Developer testing is not primarily about design

With the advent a few years ago of test-driven development (TDD, a.k.a. “test-first” development), people started parroting the phrase “TDD isn’t about testing, it’s about design” like a mantra. As is often the case when a phrase is repeated too many times, eventually (for some people anyway) this seems to have come to mean “(developer) testing isn’t about testing, it’s about design”, i.e. the testing part of developer testing isn’t that important.

This is wrong. One of the key practices that enables agile software development is the production and maintenance of a robust, thorough set of automated tests written and run often by developers. This set of tests allows developers to make frequent and significant code changes without causing unintended bugs in related code. This practice fundamentally enables software teams to “embrace change”.

It is true that writing code test-first adds another dimension to the benefits of the practice of automated testing, by focusing the developer on the design/interface of their code before they write the actual code. Thus, it is true that TDD, considered as an enhancement to plain old automated testing, is primarily an enhancement that addresses the issue of design. Nevertheless, the automated testing part of TDD is still very much about testing, testing that is a very important part of an agile team’s toolbox.

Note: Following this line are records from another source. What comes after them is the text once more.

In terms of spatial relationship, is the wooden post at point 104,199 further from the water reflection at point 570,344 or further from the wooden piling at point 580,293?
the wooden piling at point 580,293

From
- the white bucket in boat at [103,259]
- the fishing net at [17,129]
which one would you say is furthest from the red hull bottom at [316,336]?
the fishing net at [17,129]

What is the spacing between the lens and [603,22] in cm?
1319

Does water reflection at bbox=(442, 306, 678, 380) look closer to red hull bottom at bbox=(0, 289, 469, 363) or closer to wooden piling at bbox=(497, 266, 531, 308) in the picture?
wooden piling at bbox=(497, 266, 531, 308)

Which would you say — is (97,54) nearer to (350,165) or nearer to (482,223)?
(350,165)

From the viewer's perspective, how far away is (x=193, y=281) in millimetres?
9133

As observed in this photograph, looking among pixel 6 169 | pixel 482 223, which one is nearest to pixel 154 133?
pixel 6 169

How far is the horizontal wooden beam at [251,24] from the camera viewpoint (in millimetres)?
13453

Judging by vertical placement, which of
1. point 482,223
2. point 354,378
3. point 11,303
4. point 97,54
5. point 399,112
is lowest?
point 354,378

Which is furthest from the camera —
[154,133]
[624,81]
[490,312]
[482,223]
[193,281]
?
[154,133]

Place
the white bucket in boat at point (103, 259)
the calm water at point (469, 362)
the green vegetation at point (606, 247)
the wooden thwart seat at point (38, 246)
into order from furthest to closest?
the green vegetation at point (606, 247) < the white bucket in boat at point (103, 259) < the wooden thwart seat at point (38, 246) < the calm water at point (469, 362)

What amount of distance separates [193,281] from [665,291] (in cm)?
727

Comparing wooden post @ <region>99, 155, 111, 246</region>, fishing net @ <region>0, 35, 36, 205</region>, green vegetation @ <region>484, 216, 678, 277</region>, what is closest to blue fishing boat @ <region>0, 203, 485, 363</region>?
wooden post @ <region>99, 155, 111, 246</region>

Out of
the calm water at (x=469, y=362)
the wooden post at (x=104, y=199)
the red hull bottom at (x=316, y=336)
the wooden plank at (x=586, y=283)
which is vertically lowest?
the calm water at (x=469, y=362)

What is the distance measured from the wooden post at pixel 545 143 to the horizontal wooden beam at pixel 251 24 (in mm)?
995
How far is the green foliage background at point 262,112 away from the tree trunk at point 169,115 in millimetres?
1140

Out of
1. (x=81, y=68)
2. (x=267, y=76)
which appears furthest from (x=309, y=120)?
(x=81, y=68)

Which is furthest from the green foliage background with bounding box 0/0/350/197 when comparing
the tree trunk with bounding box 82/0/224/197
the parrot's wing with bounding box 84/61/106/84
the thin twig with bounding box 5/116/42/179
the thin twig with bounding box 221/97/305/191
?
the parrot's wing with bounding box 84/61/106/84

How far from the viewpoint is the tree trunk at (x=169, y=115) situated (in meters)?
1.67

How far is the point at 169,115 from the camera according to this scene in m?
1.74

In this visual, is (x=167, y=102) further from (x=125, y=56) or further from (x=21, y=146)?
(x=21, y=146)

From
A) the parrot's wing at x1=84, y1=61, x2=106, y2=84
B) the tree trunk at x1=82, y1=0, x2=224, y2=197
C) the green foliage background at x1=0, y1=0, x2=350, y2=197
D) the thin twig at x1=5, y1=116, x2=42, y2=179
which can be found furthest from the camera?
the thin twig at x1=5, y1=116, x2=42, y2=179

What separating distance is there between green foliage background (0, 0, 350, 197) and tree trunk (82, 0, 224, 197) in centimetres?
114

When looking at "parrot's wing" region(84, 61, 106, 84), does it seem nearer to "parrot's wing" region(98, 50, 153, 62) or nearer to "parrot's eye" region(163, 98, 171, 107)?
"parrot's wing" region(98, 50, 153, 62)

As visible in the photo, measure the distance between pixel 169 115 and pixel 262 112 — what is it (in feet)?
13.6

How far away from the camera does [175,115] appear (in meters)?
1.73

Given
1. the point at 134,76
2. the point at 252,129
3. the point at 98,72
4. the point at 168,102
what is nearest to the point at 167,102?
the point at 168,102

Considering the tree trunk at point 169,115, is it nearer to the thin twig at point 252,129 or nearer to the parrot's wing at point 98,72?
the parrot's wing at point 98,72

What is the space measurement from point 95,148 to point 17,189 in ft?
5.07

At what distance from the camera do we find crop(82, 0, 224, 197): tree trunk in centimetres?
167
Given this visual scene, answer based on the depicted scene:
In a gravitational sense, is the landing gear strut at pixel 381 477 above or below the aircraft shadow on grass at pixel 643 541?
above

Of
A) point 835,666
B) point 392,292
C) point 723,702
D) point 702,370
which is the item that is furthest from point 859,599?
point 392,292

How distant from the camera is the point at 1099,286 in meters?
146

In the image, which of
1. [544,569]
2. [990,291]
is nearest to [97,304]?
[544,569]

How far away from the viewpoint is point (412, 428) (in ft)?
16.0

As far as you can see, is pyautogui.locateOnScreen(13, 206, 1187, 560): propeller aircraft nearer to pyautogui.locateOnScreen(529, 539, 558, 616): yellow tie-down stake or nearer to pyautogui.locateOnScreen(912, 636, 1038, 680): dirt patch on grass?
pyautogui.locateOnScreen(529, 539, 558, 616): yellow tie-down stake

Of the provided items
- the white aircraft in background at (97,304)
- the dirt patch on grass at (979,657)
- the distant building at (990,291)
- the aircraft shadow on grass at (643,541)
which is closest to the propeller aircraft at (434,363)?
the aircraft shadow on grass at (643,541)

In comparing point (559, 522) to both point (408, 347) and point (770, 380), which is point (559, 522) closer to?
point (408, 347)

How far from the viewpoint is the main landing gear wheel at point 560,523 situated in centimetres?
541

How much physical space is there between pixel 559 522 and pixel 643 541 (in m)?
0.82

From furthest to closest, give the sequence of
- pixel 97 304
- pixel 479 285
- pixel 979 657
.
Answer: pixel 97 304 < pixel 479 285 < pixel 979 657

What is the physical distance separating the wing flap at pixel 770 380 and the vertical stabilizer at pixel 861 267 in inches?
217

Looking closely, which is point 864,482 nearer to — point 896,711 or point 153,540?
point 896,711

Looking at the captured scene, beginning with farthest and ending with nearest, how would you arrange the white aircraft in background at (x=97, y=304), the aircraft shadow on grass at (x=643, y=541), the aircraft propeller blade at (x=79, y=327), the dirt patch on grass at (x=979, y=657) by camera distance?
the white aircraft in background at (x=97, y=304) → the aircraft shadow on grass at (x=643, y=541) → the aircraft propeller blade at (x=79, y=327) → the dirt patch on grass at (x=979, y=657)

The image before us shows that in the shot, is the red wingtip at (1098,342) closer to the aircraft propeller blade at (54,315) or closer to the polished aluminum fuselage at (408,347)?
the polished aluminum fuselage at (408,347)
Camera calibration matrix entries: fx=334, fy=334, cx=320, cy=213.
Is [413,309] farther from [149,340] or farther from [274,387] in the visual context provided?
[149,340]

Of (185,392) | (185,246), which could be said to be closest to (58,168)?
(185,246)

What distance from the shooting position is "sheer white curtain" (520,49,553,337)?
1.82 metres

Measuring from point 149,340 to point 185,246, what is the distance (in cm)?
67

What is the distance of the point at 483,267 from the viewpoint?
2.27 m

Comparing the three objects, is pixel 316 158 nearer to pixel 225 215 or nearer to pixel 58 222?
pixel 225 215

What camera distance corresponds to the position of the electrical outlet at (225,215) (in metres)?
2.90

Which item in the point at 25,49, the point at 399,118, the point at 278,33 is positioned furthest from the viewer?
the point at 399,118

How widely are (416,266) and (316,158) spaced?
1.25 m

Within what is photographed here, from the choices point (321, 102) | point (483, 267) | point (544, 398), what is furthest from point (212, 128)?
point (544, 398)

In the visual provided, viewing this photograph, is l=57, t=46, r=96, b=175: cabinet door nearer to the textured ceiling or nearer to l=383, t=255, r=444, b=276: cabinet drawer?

Corollary: The primary criterion for evaluation of any approach to automated developer testing should be its ability to provide this robust, thorough test harness that protects against regression.

One Response to “Developer testing is not primarily about design”

  1. Steven Ashley Says:

    I couldn’t agree more, one more thing, care needs to be taken that the team isn’t “too close” when developing the tests. Personally, I have found, I can be to close to the code to adequately create tests for it, missing the forest because all the trees kept getting in the way.